[Begin Entries supplied]

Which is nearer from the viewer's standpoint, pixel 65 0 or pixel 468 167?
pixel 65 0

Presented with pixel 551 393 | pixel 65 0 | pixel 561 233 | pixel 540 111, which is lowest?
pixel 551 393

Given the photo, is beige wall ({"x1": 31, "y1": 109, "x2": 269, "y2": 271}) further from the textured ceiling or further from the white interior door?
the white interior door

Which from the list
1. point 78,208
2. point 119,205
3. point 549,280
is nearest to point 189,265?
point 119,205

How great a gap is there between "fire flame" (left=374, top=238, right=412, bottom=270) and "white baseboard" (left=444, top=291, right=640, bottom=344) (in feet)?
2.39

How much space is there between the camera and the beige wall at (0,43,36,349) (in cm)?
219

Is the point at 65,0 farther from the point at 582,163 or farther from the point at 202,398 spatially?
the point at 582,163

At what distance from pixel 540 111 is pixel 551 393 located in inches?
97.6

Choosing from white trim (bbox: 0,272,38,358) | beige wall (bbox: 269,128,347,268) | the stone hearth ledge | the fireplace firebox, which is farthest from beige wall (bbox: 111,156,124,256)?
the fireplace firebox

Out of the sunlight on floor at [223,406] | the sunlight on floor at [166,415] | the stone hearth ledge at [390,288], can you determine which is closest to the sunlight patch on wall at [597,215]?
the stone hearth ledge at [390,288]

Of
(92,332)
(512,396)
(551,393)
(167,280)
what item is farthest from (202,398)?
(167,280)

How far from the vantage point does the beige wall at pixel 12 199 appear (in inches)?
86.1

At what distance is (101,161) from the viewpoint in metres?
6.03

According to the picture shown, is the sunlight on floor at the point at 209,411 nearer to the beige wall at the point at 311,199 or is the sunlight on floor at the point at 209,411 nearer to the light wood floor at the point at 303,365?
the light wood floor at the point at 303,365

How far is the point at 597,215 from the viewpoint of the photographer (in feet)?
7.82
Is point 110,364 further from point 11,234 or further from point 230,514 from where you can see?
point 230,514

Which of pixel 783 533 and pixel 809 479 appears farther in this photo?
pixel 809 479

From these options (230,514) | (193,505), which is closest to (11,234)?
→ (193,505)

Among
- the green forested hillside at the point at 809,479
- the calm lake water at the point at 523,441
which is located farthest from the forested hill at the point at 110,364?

[End Entries supplied]

- **What is expected**:
Return the whole listing exactly.

- **Result of the exercise**:
Which is nearer from the viewer's standpoint, pixel 65 0 or pixel 468 167?
pixel 65 0

Presented with pixel 551 393 | pixel 65 0 | pixel 561 233 | pixel 540 111, which is lowest?
pixel 551 393

Given the photo, is beige wall ({"x1": 31, "y1": 109, "x2": 269, "y2": 271}) further from the textured ceiling or further from the white interior door?
the white interior door

Which from the list
1. point 78,208
2. point 119,205
3. point 549,280
is nearest to point 189,265?
point 119,205

How great a gap is there between "fire flame" (left=374, top=238, right=412, bottom=270) and "white baseboard" (left=444, top=291, right=640, bottom=344) (in feet)?
2.39

How much space is there between the camera and the beige wall at (0,43,36,349) (in cm)?
219

Is the point at 65,0 farther from the point at 582,163 or farther from the point at 202,398 spatially?
the point at 582,163

At what distance from pixel 540 111 is pixel 551 393 located in inches?
97.6

Choosing from white trim (bbox: 0,272,38,358) | beige wall (bbox: 269,128,347,268) | the stone hearth ledge | the fireplace firebox, which is farthest from beige wall (bbox: 111,156,124,256)?
the fireplace firebox

Out of the sunlight on floor at [223,406] | the sunlight on floor at [166,415] | the stone hearth ledge at [390,288], can you determine which is closest to the sunlight patch on wall at [597,215]?
the stone hearth ledge at [390,288]

Of
(92,332)
(512,396)
(551,393)
(167,280)
what item is farthest from (202,398)?
(167,280)

How far from the vantage point does the beige wall at pixel 12 199 appear (in inches)?
86.1

At what distance is (101,161) from the viewpoint in metres?
6.03

According to the picture shown, is the sunlight on floor at the point at 209,411 nearer to the beige wall at the point at 311,199 or is the sunlight on floor at the point at 209,411 nearer to the light wood floor at the point at 303,365?
the light wood floor at the point at 303,365

How far is the point at 597,215 from the viewpoint of the photographer (in feet)?
7.82
Is point 110,364 further from point 11,234 or further from point 230,514 from where you can see?
point 230,514

Which of pixel 783 533 and pixel 809 479 appears farther in this photo?
pixel 809 479

From these options (230,514) | (193,505), which is closest to (11,234)?
→ (193,505)

Among
- the green forested hillside at the point at 809,479
- the calm lake water at the point at 523,441
which is located farthest from the forested hill at the point at 110,364?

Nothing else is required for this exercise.